I have always aimed north rather than south, the Scandinavian cold suits me. For a good couple of years, I read, for example, Knausgard or Christensen, really voluminous books. Recently, I was tidying up the library and moving these volumes to another place, well, let me put it this way: you can't do it all at once, especially up the stairs.

The thing with Knausgard's My Struggle is that I don't quite know what fascinated me about it, it wasn’t really the language, certainly not the size, and yet, I read volume after volume, and waited for the next. Maybe some similarity of experience, generational trials and tribulations, although the author is a few years older than me. Certainly, a northern melancholy. With Christensen, it’s a bit different, he is a seasoned writer, stylistically and narratively engaging, and not inferior to Knausgard in the number of letters. I've also recently read Stig Dagerman's A Burnt Child, an absolute classic of depressing Scandinavians, and it has everything I've found in his successors, except volume. Ilona Wiśniewska's books, who lives in the North, have a separate place on the shelf. Her reportage read like top-notch literature - I even mark individual sentences inside the book, often with admiration. And although I don't reach very often for non-fiction, I do wait for her books.

We've actually talked about this a bit already, but what do you look for in these readings?

Great question, though I don't know how to answer it. Because there doesn't seem to be one thing I look for in literature. At the very beginning, when I was finishing primary school and starting secondary school, and when I was consciously beginning to choose my books, reading was for me an escape from reality, an opportunity to immerse myself in worlds, stories, and tales that were able to replace the things that were bothering me. But with time, this means of escape became simply... boring, so I chose readings from other literary regions, in other registers, differently written and constructed, and language became more important. I'm looking for such that would nevertheless surprise me with something, draw me into the text, sometimes delight me, would be a fully fledged (but not dominant) component of the book.

I have the impression, however, that at the source - where sits this young boy absorbed by a book - the most important thing is still his disagreement with reality.

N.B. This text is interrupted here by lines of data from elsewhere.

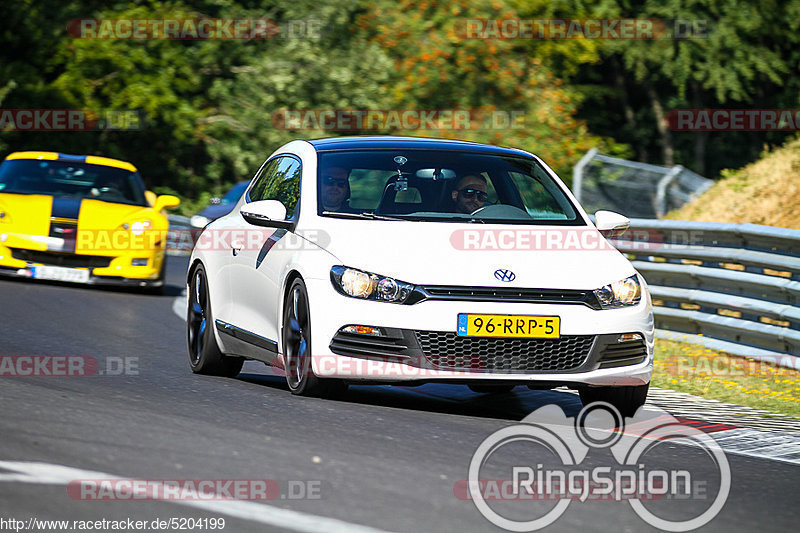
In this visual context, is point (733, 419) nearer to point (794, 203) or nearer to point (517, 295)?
point (517, 295)

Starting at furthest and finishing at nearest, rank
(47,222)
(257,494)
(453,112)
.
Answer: (453,112) → (47,222) → (257,494)

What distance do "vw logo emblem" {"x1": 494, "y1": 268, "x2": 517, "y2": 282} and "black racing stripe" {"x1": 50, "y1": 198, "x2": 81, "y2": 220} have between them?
9297 millimetres

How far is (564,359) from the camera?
25.4ft

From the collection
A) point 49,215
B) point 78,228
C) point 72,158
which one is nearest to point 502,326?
point 78,228

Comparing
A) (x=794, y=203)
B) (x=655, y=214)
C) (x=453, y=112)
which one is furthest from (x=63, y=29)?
(x=794, y=203)

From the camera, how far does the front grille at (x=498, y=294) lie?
761 centimetres

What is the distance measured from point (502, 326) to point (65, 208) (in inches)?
378

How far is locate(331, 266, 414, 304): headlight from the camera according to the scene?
7.61m

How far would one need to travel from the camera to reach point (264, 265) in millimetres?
8789

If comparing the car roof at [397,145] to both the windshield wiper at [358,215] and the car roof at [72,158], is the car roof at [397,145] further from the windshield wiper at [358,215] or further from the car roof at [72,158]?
the car roof at [72,158]

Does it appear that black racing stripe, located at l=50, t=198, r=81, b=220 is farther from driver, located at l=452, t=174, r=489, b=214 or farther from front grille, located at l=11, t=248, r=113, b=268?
driver, located at l=452, t=174, r=489, b=214

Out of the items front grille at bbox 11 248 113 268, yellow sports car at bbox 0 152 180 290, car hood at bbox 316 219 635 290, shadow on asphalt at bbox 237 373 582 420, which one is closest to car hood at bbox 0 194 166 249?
yellow sports car at bbox 0 152 180 290

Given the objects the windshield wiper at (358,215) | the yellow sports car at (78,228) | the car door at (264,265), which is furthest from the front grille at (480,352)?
the yellow sports car at (78,228)

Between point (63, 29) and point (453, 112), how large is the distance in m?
9.39
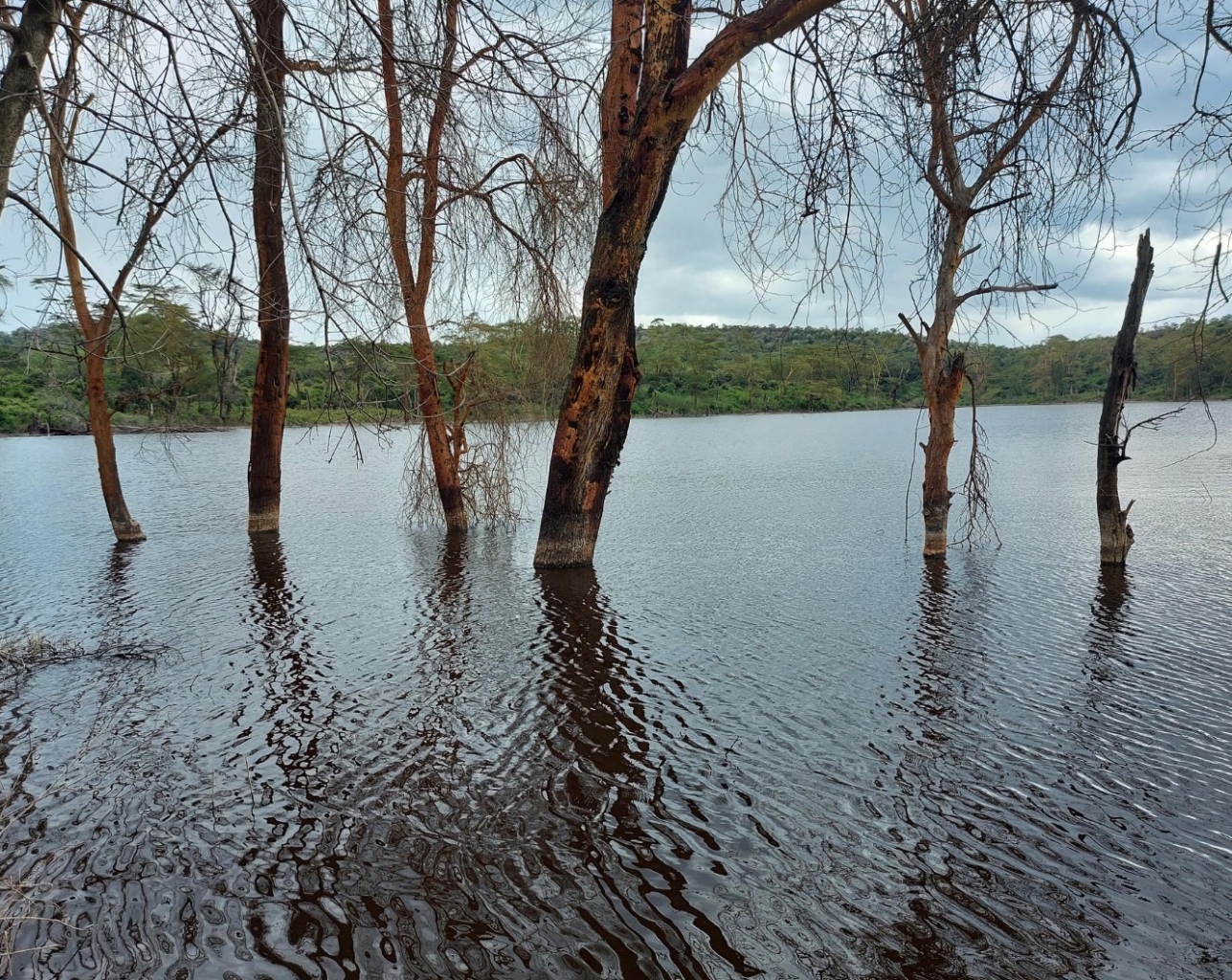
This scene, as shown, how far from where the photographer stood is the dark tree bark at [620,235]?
24.5 ft

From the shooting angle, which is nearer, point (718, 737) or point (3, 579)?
point (718, 737)

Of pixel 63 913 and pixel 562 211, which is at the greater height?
pixel 562 211

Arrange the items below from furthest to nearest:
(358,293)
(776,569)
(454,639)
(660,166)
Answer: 1. (776,569)
2. (660,166)
3. (454,639)
4. (358,293)

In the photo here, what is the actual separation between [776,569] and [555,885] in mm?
7670

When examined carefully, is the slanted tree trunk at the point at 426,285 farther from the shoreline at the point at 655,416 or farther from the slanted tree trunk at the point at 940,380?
the slanted tree trunk at the point at 940,380

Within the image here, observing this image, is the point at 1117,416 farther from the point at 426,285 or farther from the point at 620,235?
the point at 426,285

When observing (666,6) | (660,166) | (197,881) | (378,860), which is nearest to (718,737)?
(378,860)

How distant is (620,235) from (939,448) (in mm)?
5203

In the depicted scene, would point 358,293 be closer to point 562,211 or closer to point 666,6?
point 666,6

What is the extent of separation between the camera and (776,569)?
10.6 m

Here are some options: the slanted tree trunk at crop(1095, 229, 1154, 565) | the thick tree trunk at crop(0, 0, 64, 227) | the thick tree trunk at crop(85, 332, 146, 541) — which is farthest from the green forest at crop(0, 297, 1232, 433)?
the thick tree trunk at crop(0, 0, 64, 227)

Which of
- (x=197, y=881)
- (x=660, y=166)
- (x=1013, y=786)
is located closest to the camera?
(x=197, y=881)

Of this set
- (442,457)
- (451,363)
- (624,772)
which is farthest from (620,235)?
(624,772)

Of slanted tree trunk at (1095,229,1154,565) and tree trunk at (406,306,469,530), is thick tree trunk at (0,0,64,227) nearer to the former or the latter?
tree trunk at (406,306,469,530)
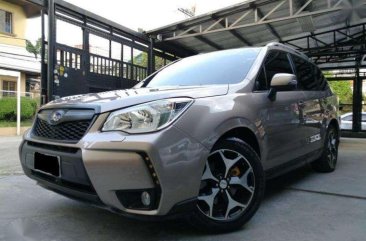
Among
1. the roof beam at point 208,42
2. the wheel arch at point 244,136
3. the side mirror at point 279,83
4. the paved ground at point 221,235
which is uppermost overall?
the roof beam at point 208,42

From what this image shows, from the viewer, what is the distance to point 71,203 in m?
4.14

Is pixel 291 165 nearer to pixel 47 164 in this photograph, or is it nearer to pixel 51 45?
pixel 47 164

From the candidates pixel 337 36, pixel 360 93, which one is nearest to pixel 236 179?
pixel 337 36

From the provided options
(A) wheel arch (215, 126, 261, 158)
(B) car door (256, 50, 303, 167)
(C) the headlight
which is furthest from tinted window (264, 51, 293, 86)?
(C) the headlight

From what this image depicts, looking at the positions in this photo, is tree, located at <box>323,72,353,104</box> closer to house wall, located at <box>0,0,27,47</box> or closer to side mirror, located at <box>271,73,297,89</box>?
side mirror, located at <box>271,73,297,89</box>

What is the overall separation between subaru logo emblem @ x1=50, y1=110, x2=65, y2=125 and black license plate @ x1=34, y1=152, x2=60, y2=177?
0.27 m

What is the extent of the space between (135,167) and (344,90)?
47.7 ft

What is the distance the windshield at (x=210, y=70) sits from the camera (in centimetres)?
394

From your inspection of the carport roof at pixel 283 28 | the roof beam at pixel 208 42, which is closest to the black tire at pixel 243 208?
the carport roof at pixel 283 28

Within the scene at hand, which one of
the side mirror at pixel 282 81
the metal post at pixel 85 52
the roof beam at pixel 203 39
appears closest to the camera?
the side mirror at pixel 282 81

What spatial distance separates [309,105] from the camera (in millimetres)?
4883

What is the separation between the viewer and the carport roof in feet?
30.4

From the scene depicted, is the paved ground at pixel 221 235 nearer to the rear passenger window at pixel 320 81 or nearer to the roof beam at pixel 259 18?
the rear passenger window at pixel 320 81

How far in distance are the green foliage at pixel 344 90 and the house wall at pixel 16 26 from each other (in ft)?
58.4
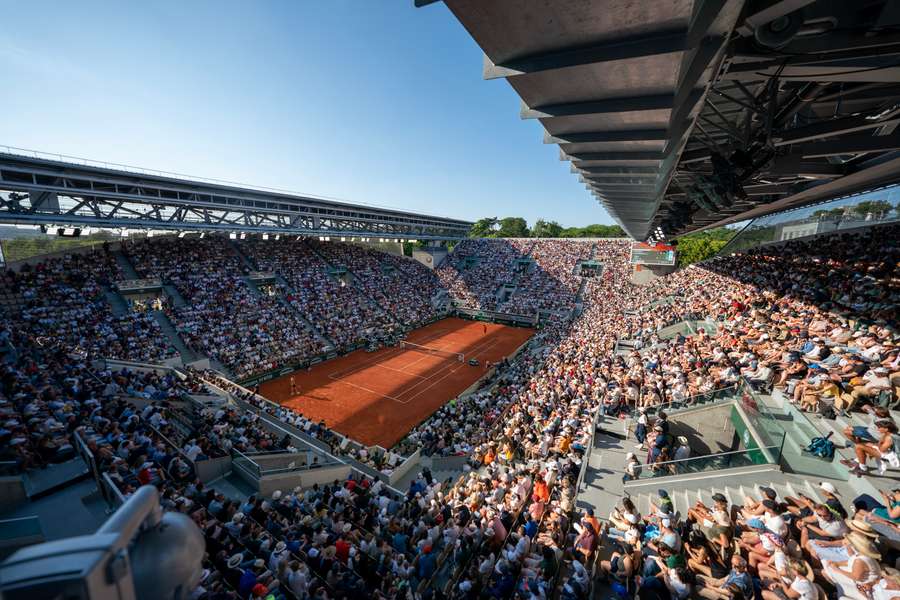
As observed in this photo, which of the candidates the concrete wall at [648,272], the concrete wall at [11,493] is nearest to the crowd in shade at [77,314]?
the concrete wall at [11,493]

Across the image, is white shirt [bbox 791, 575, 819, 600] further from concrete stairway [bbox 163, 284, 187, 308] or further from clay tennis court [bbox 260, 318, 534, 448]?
concrete stairway [bbox 163, 284, 187, 308]

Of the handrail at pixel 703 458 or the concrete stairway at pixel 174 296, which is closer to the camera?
the handrail at pixel 703 458

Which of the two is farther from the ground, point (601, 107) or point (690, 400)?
point (601, 107)

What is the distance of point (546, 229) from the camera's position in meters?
102

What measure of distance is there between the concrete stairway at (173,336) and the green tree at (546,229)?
9195 cm

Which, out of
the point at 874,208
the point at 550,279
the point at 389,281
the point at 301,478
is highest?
the point at 874,208

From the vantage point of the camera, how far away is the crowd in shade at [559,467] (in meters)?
5.53

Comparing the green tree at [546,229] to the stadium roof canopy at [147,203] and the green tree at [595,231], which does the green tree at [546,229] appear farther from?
the stadium roof canopy at [147,203]

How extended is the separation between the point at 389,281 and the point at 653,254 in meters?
30.0

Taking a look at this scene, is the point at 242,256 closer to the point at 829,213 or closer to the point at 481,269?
the point at 481,269

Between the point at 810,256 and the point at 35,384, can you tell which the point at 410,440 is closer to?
the point at 35,384

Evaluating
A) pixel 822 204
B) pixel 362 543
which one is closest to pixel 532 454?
pixel 362 543

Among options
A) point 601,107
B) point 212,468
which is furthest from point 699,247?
point 212,468

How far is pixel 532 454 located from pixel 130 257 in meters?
28.6
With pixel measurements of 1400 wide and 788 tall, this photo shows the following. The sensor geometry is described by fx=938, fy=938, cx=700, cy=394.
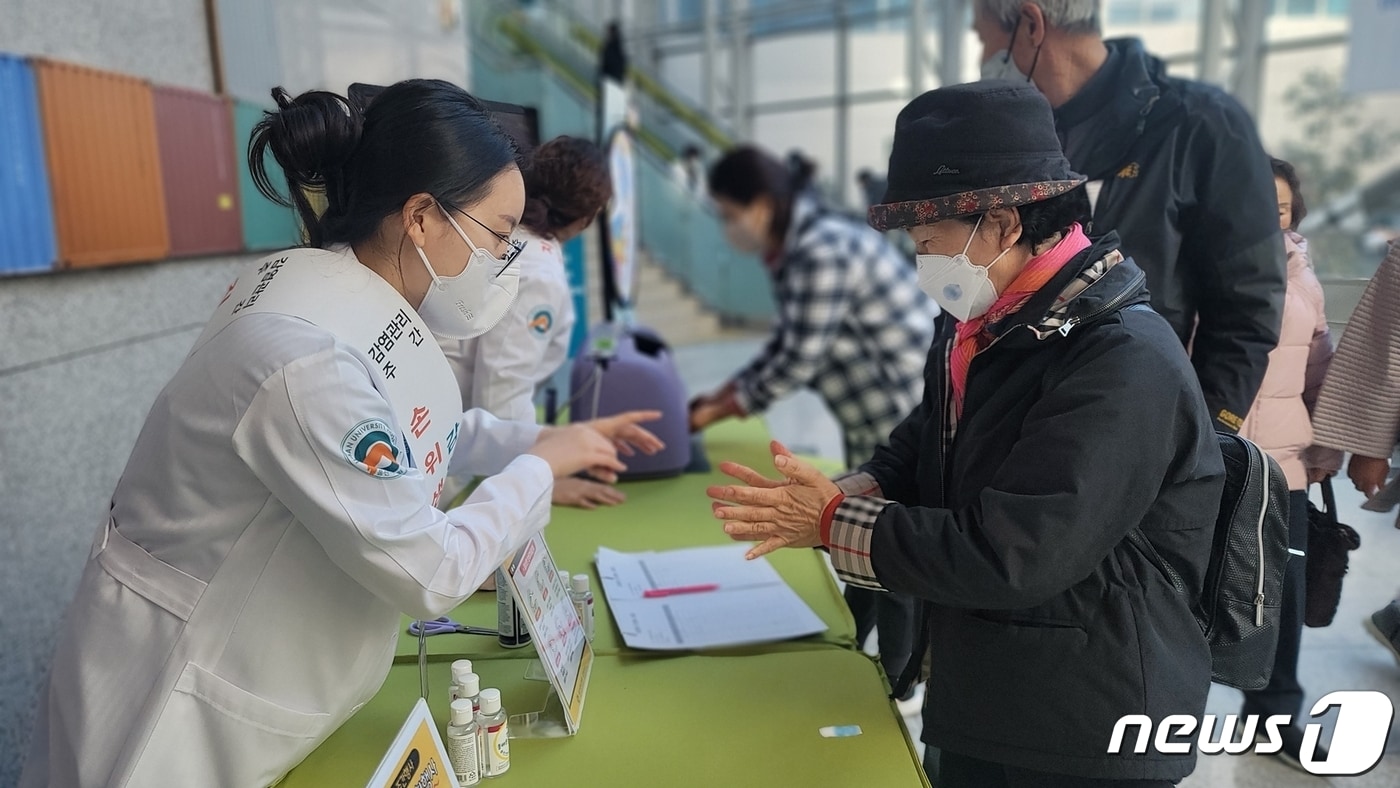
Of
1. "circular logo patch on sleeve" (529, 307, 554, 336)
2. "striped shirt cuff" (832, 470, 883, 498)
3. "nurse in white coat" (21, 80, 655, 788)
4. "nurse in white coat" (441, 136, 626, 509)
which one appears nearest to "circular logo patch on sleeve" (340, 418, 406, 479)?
"nurse in white coat" (21, 80, 655, 788)

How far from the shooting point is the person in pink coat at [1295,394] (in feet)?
4.54

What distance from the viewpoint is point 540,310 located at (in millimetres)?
1965

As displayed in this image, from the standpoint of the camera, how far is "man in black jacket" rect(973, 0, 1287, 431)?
1.46m

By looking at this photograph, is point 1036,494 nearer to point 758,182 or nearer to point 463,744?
point 463,744

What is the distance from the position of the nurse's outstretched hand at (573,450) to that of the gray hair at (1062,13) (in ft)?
3.16

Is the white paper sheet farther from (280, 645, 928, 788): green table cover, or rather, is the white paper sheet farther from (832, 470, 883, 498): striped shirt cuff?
(832, 470, 883, 498): striped shirt cuff

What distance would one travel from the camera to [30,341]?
7.23 ft

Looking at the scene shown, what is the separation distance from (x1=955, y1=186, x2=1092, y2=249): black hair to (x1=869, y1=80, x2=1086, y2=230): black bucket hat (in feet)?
0.08

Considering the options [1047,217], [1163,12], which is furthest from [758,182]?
[1163,12]

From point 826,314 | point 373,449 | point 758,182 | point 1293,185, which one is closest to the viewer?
point 373,449

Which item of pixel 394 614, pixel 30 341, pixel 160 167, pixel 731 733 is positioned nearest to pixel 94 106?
pixel 160 167

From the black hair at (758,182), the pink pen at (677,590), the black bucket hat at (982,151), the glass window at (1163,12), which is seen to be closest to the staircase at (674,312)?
the glass window at (1163,12)

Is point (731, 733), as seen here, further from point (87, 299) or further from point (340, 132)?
point (87, 299)

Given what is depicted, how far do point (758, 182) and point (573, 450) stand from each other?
1.74 meters
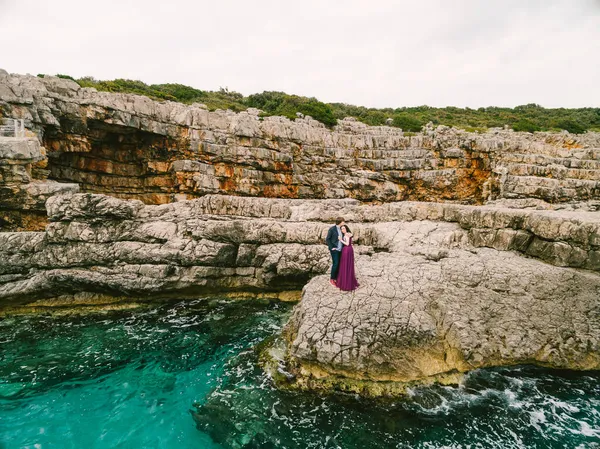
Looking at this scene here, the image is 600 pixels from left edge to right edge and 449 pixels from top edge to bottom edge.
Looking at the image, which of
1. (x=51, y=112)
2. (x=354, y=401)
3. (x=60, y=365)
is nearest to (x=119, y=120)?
(x=51, y=112)

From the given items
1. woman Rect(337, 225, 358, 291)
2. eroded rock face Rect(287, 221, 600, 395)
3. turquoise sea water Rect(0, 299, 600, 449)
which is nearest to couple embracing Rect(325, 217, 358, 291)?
woman Rect(337, 225, 358, 291)

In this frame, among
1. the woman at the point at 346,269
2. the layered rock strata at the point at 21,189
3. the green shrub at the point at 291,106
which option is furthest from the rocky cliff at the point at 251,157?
the green shrub at the point at 291,106

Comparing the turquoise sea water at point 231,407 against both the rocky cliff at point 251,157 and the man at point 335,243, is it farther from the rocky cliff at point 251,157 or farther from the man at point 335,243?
the rocky cliff at point 251,157

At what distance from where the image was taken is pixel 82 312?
44.8ft

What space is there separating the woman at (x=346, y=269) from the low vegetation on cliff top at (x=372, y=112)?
30.8m

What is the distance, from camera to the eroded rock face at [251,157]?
19547mm

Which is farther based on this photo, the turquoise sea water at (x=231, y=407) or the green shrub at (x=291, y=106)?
the green shrub at (x=291, y=106)

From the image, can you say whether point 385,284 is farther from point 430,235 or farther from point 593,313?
point 593,313

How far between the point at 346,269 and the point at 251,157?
1481 centimetres

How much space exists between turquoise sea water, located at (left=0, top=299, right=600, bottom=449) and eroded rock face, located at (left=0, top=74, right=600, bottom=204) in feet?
45.0

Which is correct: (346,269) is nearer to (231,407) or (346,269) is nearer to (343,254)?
(343,254)

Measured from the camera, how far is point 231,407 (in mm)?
8312

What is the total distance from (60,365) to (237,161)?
51.9 feet

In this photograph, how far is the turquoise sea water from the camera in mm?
7355
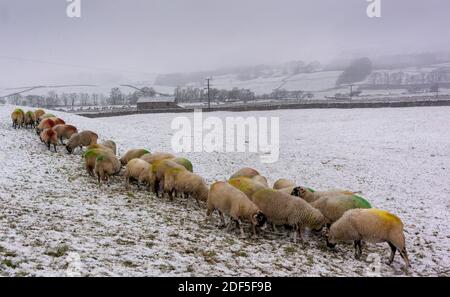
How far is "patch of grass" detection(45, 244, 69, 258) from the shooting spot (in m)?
7.65

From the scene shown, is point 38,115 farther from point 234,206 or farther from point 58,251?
point 58,251

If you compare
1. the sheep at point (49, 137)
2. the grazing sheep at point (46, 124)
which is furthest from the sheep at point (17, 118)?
the sheep at point (49, 137)

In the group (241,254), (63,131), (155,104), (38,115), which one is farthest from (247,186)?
(155,104)

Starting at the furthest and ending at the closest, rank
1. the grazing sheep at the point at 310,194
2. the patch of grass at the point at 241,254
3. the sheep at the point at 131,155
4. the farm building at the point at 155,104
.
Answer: the farm building at the point at 155,104 < the sheep at the point at 131,155 < the grazing sheep at the point at 310,194 < the patch of grass at the point at 241,254

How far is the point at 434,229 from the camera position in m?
13.2

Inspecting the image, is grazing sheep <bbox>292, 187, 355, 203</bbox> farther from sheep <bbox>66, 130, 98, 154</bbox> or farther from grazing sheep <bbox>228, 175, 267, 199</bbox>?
sheep <bbox>66, 130, 98, 154</bbox>

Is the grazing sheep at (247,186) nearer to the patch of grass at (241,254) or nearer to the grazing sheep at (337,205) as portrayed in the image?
the grazing sheep at (337,205)

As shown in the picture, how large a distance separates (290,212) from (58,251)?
6.42 m

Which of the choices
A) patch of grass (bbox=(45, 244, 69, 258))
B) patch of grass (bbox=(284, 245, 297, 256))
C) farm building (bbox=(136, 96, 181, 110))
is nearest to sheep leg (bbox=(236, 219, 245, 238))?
patch of grass (bbox=(284, 245, 297, 256))

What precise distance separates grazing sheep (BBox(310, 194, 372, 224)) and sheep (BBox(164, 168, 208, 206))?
4017 millimetres

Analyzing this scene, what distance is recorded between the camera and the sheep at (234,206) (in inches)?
431

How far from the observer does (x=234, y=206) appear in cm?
1118

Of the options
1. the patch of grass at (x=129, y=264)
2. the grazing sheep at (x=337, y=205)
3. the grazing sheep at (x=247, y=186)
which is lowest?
the patch of grass at (x=129, y=264)
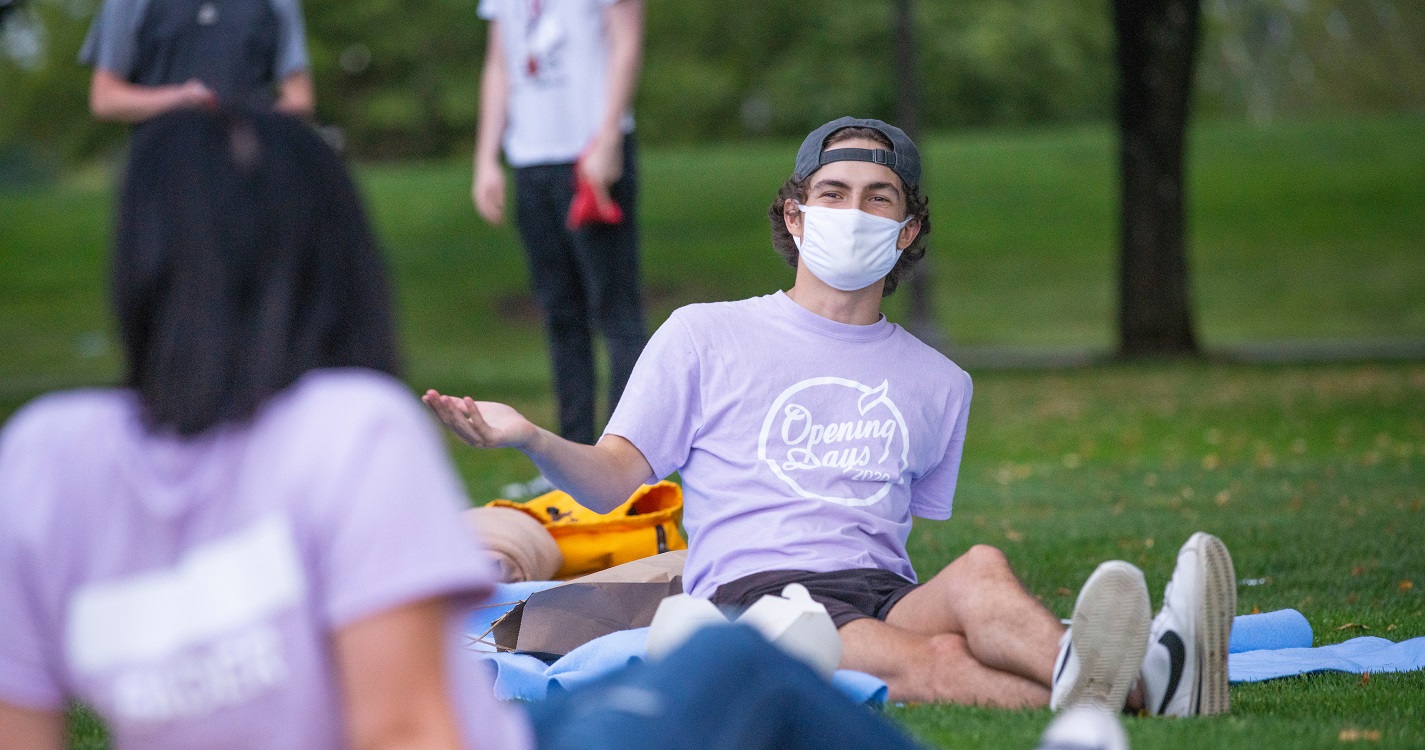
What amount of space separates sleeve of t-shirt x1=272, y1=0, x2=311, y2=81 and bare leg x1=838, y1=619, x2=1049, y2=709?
3.38 metres

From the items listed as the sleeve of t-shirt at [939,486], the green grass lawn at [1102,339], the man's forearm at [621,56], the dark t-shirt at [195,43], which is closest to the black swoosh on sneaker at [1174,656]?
the green grass lawn at [1102,339]

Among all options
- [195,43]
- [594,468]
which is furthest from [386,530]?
[195,43]

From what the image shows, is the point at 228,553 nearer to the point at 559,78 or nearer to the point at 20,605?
the point at 20,605

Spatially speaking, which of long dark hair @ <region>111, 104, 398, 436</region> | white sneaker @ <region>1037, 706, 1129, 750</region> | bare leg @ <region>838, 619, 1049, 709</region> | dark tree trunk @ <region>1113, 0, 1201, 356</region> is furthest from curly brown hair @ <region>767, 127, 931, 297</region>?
dark tree trunk @ <region>1113, 0, 1201, 356</region>

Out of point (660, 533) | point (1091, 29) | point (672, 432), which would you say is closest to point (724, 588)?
point (672, 432)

Can such a better reality be found in literature?

Not always better, just different. My readings are worlds seen through the eyes of someone else, through the eyes of a hopefully sensitised, sensitive person. Even a familiar backyard - described, felt through a different sensibility - can be fascinating. It's a matter of finding a literary soulmate and being in sync with the language. Then, literature becomes a kind of virtual reality, a different state of consciousness to which we unexpectedly gain access.